* _Exercise description_:
Set down exactly the lines in the records below that run from the line with "Blütenteppich..." to the line with "Vector hand drawn", inclusive, and nothing more.

(Short text fragments from websites)
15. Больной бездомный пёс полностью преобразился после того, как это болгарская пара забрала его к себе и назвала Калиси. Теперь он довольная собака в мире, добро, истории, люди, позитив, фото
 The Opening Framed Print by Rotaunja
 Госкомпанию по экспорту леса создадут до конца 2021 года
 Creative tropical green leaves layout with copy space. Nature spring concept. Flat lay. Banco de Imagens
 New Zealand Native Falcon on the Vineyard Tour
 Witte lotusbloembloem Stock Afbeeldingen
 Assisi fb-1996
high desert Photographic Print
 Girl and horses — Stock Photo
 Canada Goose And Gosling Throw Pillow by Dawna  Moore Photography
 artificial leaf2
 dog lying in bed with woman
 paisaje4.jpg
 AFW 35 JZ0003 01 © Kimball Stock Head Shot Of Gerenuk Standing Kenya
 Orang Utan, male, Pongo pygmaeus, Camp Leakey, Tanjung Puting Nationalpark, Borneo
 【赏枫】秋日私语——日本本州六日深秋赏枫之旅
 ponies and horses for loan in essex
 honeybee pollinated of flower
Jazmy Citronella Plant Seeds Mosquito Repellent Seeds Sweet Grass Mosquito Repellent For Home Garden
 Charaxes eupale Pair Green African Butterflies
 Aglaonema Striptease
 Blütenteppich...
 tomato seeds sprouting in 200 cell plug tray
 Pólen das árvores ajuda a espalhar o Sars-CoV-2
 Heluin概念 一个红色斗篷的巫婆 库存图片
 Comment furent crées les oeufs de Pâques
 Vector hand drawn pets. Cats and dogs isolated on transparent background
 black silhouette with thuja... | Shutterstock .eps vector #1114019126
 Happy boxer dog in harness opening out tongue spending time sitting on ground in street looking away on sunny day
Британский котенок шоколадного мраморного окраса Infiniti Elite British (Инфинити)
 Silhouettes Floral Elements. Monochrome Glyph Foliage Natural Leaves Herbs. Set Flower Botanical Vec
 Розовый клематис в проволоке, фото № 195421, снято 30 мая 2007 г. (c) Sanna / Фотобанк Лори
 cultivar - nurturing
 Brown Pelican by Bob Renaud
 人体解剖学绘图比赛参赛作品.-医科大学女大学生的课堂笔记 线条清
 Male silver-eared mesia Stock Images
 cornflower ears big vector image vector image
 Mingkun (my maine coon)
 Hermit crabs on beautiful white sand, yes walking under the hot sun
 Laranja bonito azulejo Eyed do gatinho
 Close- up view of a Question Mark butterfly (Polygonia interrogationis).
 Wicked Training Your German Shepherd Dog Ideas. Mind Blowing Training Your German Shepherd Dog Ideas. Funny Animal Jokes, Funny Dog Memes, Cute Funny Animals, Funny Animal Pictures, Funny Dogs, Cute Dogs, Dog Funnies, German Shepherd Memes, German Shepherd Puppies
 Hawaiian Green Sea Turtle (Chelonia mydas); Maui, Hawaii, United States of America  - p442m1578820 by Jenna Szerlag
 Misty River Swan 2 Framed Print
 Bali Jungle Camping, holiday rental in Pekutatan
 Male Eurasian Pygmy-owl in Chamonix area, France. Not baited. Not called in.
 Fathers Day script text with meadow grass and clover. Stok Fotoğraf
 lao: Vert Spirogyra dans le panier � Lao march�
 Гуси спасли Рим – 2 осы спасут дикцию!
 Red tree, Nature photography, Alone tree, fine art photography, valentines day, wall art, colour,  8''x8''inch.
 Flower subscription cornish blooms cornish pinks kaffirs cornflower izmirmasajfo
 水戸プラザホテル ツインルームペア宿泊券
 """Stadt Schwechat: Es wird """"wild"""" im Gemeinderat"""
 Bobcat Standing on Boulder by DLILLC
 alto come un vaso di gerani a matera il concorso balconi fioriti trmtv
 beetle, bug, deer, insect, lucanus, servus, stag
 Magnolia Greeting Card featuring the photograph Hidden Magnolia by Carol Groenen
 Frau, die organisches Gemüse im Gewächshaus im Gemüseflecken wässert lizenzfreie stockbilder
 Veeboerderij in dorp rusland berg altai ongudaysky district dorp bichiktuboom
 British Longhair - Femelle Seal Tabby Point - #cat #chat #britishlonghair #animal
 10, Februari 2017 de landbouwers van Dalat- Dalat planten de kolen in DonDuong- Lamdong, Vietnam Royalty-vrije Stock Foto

* _Task output_:
 Blütenteppich...
 tomato seeds sprouting in 200 cell plug tray
 Pólen das árvores ajuda a espalhar o Sars-CoV-2
 Heluin概念 一个红色斗篷的巫婆 库存图片
 Comment furent crées les oeufs de Pâques
 Vector hand drawn pets. Cats and dogs isolated on transparent background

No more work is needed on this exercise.